Abstract

The present review will focus on the issue of interim PET scan intended as surrogate test for chemosensitivity in Hodgkin lymphoma (HL). When performed early during treatment, PET scan is able to predict the final treatment outcome with variable accuracy, depending on HL tumour burden. In early-stage disease, interim PET shows a very high sensitivity and negative predictive value, while specificity and positive predictive value are only moderate, due to a substantial number of false-positive studies. In advanced-stage disease, a better positive predictive value has been reported, at the partial expense of the negative predictive value, which proved suboptimal, due to a non negligible percentage (5–10 %) of cases experiencing treatment failure despite a negative interim PET scan. The latter transformed, in the last decade, from a simple imaging technique to a prognostic tool indissoluble from HL therapeutic strategy. As a consequence, several PET response-adapted strategies have been proposed in clinical trials; some of them already concluded, while others are still ongoing.
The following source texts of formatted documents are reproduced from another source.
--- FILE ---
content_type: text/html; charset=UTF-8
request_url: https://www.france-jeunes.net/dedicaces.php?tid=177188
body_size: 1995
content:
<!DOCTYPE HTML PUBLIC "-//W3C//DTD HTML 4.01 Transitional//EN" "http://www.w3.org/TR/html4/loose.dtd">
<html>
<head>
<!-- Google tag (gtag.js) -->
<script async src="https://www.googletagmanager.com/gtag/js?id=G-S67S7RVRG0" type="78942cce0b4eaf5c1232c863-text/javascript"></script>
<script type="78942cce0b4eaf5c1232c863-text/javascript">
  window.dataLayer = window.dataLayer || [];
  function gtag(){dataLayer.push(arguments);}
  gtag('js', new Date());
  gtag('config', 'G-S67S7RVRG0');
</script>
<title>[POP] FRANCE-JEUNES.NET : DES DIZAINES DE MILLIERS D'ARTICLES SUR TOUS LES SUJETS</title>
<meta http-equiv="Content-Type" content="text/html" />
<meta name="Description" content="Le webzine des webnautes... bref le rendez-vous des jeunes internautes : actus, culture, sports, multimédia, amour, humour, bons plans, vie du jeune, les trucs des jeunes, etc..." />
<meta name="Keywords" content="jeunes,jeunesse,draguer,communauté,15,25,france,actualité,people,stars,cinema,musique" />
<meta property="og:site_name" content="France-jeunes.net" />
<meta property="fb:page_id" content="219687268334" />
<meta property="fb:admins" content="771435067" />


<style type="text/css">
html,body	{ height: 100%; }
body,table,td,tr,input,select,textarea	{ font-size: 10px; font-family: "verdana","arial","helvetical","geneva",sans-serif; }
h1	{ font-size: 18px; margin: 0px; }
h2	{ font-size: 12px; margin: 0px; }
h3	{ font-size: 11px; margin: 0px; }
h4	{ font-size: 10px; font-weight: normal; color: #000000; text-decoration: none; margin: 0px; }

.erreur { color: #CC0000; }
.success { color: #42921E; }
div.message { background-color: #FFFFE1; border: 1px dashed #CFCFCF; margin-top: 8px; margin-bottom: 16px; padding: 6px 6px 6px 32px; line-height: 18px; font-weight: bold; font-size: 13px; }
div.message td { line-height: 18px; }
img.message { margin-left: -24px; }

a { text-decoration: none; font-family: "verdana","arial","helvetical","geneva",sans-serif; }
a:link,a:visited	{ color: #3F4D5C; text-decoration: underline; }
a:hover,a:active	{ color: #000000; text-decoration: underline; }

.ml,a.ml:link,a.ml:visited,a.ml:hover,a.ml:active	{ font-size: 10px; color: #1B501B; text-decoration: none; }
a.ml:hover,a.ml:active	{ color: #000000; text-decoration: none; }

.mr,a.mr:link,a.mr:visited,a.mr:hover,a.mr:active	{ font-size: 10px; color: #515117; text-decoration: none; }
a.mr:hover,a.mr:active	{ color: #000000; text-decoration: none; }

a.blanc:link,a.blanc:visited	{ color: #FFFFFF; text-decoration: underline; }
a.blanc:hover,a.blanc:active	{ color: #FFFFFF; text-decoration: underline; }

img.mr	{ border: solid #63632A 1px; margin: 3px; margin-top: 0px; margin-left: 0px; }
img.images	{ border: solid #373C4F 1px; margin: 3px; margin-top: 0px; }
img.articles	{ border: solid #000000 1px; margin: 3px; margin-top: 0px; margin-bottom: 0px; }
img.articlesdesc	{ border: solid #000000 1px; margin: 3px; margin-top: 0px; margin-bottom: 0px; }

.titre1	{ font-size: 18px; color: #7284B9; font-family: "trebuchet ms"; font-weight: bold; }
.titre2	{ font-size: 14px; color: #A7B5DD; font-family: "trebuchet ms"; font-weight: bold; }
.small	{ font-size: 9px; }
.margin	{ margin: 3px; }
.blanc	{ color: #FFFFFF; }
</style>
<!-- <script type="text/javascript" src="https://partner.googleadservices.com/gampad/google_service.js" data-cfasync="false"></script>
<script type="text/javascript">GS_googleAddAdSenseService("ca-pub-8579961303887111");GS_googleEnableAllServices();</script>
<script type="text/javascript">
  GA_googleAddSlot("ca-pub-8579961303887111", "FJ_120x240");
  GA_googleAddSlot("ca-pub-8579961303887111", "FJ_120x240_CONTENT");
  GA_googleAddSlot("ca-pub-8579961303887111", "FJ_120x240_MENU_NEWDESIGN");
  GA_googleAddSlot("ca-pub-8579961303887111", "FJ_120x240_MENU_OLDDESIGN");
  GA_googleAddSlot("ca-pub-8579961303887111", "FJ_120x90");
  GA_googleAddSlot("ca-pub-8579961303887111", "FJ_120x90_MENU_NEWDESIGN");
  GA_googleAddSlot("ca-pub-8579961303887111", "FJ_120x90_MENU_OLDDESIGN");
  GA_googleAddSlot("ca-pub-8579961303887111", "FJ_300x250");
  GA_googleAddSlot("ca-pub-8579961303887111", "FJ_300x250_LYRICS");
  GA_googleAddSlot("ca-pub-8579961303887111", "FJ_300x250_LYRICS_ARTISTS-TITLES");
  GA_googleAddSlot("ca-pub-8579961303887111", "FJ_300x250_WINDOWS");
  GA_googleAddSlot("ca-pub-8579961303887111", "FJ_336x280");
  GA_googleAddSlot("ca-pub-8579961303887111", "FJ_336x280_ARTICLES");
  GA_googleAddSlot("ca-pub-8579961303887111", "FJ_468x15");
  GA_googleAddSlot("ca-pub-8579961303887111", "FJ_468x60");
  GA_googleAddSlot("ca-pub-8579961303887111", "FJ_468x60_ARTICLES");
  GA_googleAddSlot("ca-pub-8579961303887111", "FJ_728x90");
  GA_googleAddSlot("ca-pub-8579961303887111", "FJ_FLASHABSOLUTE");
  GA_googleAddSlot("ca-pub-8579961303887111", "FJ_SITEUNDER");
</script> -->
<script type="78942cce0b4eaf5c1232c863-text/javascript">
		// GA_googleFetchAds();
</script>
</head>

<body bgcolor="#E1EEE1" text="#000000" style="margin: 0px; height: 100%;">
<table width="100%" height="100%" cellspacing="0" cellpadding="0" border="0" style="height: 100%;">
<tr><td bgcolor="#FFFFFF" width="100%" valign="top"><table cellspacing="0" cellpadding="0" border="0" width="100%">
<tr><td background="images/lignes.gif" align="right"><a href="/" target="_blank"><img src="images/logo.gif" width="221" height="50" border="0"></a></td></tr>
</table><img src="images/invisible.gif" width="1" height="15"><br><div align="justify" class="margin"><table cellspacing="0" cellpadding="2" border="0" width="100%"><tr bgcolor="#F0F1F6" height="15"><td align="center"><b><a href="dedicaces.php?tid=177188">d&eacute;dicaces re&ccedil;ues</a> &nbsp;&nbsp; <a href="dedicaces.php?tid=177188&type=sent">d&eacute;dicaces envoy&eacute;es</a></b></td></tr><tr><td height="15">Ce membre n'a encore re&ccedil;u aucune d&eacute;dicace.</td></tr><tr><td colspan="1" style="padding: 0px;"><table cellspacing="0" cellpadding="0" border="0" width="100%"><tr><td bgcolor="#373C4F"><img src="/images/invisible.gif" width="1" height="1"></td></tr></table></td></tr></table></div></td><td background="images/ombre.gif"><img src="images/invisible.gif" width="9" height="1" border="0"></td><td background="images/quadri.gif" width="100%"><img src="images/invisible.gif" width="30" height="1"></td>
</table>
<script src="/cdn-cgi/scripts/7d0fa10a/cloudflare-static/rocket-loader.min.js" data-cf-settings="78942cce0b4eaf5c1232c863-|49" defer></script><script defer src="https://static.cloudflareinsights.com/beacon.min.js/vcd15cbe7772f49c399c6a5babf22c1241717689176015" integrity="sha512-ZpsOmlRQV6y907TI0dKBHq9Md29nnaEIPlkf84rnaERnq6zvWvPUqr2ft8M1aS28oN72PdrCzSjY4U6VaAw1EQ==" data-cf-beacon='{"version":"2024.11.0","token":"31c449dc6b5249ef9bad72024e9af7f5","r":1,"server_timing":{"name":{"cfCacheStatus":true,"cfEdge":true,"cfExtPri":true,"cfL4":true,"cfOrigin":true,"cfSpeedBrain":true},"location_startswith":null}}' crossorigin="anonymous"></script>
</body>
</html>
In early-stage lymphoma, two phase II trials explored whether treatment de-escalation by omitting involved-field radiation could be safely offered in interim PET-negative patients, without compromising the treatment efficacy, with opposite conclusions. In advanced-stage disease, most trials have been addressed to explore the efficacy of escalating treatment in interim PET-positive patients after few courses of ABVD treatment, while two others are still ongoing aimed at assessing treatment de-escalation in patients with a negative interim PET scan after two courses of BEACOPP escalated.